Chaplain Moses is a book written by Kenneth Cook, a retired Army chaplain. He sees lessons for chaplains in the biblical account of Moses. I would personally not be surprised if a hundred other professions have found parallels with this great champion of God and produced similar books.
Pastors perhaps more than anyone else can find parallels from the life and times of Moses. Since four of the first five books of the Old Testament, called the Torah or Pentateuch, give us story after story involving this man, enterprising ministers and students will have no trouble unearthing a hundred or more lessons for their guidance.
Some of the more obvious lessons–that have furnished material for ten thousand sermons and almost that many books–include delegating work so you don’t try to do it all yourself, organizational guidance, prayer lessons, working with carnal, bull-headed associates, and such.

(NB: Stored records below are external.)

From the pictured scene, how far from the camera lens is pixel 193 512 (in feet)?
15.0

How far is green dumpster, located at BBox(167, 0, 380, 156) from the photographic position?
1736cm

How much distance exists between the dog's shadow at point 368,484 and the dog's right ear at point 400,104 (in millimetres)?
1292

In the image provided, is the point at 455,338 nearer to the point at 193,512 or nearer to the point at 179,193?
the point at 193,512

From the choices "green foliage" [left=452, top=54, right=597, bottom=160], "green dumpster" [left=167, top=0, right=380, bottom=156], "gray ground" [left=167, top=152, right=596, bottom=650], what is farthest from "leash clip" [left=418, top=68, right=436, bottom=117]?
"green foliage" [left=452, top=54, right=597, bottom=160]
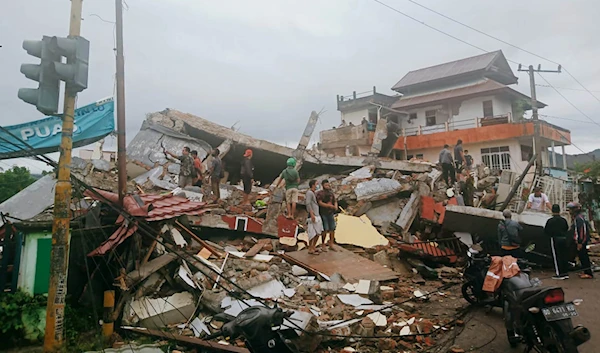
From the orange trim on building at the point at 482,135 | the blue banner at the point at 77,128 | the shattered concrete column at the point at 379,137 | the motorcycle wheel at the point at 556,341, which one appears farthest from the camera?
the orange trim on building at the point at 482,135

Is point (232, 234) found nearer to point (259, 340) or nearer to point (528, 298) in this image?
point (259, 340)

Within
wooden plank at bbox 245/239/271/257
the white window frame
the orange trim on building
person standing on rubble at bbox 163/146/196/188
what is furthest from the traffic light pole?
the white window frame

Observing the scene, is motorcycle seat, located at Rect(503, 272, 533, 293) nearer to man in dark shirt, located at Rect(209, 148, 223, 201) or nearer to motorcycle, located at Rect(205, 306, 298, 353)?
motorcycle, located at Rect(205, 306, 298, 353)

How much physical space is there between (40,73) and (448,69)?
3086cm

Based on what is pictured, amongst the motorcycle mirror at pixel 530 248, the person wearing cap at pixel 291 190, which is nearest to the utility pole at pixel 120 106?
the person wearing cap at pixel 291 190

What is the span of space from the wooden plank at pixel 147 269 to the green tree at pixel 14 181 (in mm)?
17641

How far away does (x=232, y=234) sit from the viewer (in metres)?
9.09

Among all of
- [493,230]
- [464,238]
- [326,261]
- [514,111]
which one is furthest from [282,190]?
[514,111]

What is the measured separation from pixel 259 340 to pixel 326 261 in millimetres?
4251

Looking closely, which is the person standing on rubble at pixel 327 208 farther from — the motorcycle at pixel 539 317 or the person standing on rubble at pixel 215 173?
the motorcycle at pixel 539 317

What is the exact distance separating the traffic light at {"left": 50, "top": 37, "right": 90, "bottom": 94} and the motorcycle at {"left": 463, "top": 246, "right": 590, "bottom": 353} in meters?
5.22

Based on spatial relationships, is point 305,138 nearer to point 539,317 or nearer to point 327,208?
point 327,208

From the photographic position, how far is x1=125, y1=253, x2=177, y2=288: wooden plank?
561 cm

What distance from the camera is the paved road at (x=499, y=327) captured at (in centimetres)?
465
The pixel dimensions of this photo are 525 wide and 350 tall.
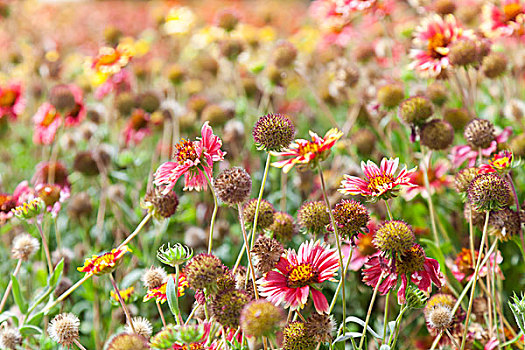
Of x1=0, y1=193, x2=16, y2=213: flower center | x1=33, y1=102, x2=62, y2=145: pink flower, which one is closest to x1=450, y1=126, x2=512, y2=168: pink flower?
x1=0, y1=193, x2=16, y2=213: flower center

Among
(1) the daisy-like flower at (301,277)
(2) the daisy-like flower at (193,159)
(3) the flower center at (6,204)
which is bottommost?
(3) the flower center at (6,204)

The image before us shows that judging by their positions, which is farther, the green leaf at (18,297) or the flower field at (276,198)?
the green leaf at (18,297)

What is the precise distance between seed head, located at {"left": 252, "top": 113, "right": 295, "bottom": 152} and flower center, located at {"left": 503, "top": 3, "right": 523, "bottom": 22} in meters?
1.62

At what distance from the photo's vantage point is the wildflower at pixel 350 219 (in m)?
1.19

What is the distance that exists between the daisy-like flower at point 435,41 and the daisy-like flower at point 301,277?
1046 millimetres

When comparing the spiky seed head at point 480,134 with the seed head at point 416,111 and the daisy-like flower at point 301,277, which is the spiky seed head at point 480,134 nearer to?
the seed head at point 416,111

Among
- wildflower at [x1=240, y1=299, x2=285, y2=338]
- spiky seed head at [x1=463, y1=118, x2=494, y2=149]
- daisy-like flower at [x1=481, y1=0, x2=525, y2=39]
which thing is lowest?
daisy-like flower at [x1=481, y1=0, x2=525, y2=39]

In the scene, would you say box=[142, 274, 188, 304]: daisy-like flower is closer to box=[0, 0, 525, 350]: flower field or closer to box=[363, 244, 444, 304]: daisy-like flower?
box=[0, 0, 525, 350]: flower field

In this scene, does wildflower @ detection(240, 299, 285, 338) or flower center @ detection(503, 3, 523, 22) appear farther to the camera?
flower center @ detection(503, 3, 523, 22)

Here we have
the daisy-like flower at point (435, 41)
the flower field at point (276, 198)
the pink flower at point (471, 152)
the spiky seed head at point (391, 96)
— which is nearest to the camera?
the flower field at point (276, 198)

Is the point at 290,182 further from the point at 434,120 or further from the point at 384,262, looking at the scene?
the point at 384,262

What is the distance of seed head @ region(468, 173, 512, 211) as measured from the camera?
1.22 metres

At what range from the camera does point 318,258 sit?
4.02ft

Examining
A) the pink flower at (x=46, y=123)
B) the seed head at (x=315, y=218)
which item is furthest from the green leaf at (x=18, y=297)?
the pink flower at (x=46, y=123)
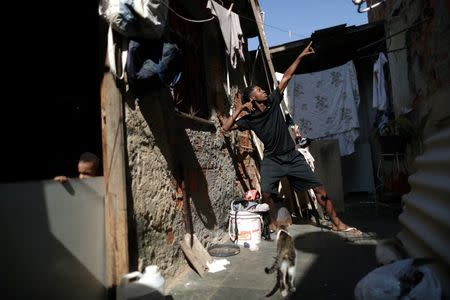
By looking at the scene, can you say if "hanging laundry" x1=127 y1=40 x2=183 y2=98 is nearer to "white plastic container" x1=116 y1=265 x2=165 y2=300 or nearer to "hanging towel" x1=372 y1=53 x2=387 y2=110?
"white plastic container" x1=116 y1=265 x2=165 y2=300

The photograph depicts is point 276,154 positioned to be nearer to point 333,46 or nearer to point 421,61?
point 421,61

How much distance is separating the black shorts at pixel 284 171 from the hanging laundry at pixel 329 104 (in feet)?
13.1

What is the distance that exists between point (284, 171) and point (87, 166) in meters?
2.76

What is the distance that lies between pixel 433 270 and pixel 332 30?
697 cm

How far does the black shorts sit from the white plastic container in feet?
8.49

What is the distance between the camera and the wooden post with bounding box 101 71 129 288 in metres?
2.63

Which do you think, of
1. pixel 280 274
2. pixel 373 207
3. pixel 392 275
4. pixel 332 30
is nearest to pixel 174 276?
pixel 280 274

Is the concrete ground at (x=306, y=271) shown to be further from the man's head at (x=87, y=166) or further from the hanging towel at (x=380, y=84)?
the hanging towel at (x=380, y=84)

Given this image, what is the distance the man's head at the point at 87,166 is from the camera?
3.00 m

Here are a few of mine that seem to fit pastors so perfectly…
One. Let the pastor make sure of his call. That’s Exodus chapter 3. Until that is settled, you ain’t going nowhere.
Two. Until God says otherwise, the pastor is stuck with these people, no matter how much they try his soul and get on his nerves. Reading Moses’ story, primarily in Exodus and Numbers, one is struck by how the Israelis drove him batty. And yet, Moses kept at it. He was an amazing role model, to be sure.
I’ve known of pastors belly-aching to God about the people, wondering “how much more can I take?” and “Lord, the church over at Bigtown has come open and they pay a decent salary” or maybe “Lord, the unemployment rate in this dying town means we cannot pay salaries to stay competitive with bigger churches.” And in case after case, the Lord says, “Stay where you are. I’ll let you know when it’s time to move.”